— BEGIN Source material —

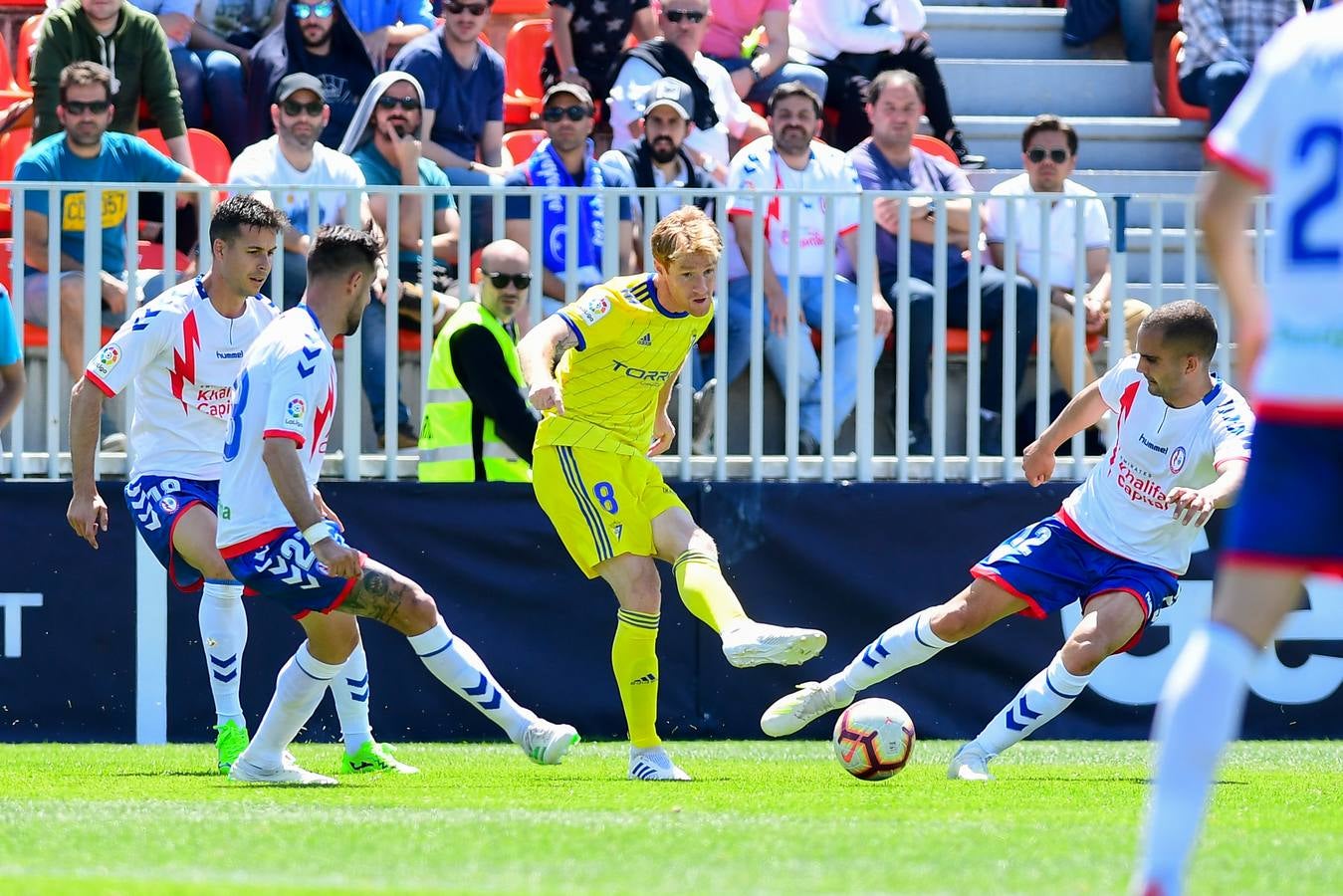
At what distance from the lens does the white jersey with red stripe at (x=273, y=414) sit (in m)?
6.65

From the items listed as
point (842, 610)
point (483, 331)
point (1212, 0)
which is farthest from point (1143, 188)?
point (483, 331)

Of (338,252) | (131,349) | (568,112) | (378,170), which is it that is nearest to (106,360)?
(131,349)

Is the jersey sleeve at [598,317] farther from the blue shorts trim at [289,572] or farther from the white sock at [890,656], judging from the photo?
the white sock at [890,656]

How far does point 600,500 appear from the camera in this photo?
7.60 metres

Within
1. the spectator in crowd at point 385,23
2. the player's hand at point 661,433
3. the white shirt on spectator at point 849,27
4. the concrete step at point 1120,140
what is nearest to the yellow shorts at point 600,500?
the player's hand at point 661,433

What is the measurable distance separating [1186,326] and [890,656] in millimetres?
1674

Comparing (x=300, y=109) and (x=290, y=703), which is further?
(x=300, y=109)

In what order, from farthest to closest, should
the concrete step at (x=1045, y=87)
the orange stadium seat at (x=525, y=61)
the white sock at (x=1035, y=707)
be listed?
the concrete step at (x=1045, y=87)
the orange stadium seat at (x=525, y=61)
the white sock at (x=1035, y=707)

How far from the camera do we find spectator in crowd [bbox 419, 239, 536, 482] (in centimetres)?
930

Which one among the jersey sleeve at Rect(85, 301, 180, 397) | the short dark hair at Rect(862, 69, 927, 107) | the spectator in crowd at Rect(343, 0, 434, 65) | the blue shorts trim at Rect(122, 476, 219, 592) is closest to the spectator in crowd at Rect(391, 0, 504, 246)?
the spectator in crowd at Rect(343, 0, 434, 65)

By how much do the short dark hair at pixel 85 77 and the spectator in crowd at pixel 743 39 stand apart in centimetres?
426

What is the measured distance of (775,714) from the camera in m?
7.68

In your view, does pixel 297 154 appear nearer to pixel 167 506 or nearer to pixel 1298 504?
pixel 167 506

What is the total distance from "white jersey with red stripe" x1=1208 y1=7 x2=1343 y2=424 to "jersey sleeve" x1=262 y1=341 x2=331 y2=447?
364 cm
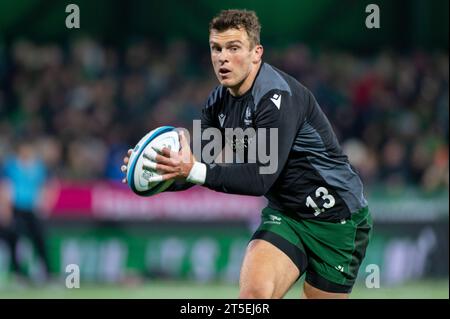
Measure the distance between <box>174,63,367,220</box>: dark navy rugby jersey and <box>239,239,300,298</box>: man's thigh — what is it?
1.24 ft

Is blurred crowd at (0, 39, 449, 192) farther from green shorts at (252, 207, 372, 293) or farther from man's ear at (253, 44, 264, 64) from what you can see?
man's ear at (253, 44, 264, 64)

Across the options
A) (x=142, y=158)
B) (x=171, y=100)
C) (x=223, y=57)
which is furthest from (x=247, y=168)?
(x=171, y=100)

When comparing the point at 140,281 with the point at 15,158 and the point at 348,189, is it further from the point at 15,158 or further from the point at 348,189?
the point at 348,189

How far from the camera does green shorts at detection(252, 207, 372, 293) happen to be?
20.6 feet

— END Source material —

[Stated exercise] Reproduce every line of the records above word for word, leaving out the pictures.

[The result]
At what distance from the lens does the white jersey with red stripe at (x=273, y=414) sit (in m)?
6.65

From the items listed as
point (842, 610)
point (483, 331)
point (1212, 0)
which is farthest from point (1143, 188)?
point (483, 331)

Of (338,252) | (131,349) | (568,112) | (378,170), which is it that is nearest to (106,360)?
(131,349)

Is the jersey sleeve at [598,317] farther from the blue shorts trim at [289,572] or farther from the white sock at [890,656], judging from the photo?
the white sock at [890,656]

How far does point 600,500 appear from the camera in this photo?
7.60 metres

Within
1. the spectator in crowd at point 385,23
2. the player's hand at point 661,433
3. the white shirt on spectator at point 849,27
4. the concrete step at point 1120,140
what is nearest to the yellow shorts at point 600,500?
the player's hand at point 661,433

What is the measurable distance separating [1186,326] and [890,656] in millimetres?
1674

Comparing (x=300, y=109) and (x=290, y=703), which is further?
(x=300, y=109)

In what order, from farthest to closest, should
the concrete step at (x=1045, y=87)
the orange stadium seat at (x=525, y=61)
the white sock at (x=1035, y=707)
be listed?
the concrete step at (x=1045, y=87)
the orange stadium seat at (x=525, y=61)
the white sock at (x=1035, y=707)

How far from the camera do we find spectator in crowd [bbox 419, 239, 536, 482] (in centimetres)?
930

Which one among the jersey sleeve at Rect(85, 301, 180, 397) | the short dark hair at Rect(862, 69, 927, 107) | the spectator in crowd at Rect(343, 0, 434, 65) | the blue shorts trim at Rect(122, 476, 219, 592) is closest to the spectator in crowd at Rect(391, 0, 504, 246)?
the spectator in crowd at Rect(343, 0, 434, 65)

By how much do the short dark hair at pixel 85 77 and the spectator in crowd at pixel 743 39 stand apart in centimetres?
426

What is the measured distance of (775,714) from the camera in m?
7.68

In your view, does pixel 297 154 appear nearer to pixel 167 506 or nearer to pixel 1298 504?
pixel 167 506

What is the total distance from "white jersey with red stripe" x1=1208 y1=7 x2=1343 y2=424 to "jersey sleeve" x1=262 y1=341 x2=331 y2=447?
364 cm
Measure the distance between <box>174,63,367,220</box>: dark navy rugby jersey and <box>239,239,300,298</box>: man's thigh — what is it?
1.24 ft

Is blurred crowd at (0, 39, 449, 192) farther from green shorts at (252, 207, 372, 293) or farther from man's ear at (253, 44, 264, 64) from what you can see?
man's ear at (253, 44, 264, 64)

Across the options
A) (x=142, y=158)
B) (x=171, y=100)
C) (x=223, y=57)
which is furthest from (x=247, y=168)?
(x=171, y=100)

When comparing the point at 140,281 with the point at 15,158 and the point at 348,189, is it further from the point at 15,158 or further from the point at 348,189?
the point at 348,189

How far from the camera does green shorts at detection(252, 207, 372, 293) happen to be?
20.6 feet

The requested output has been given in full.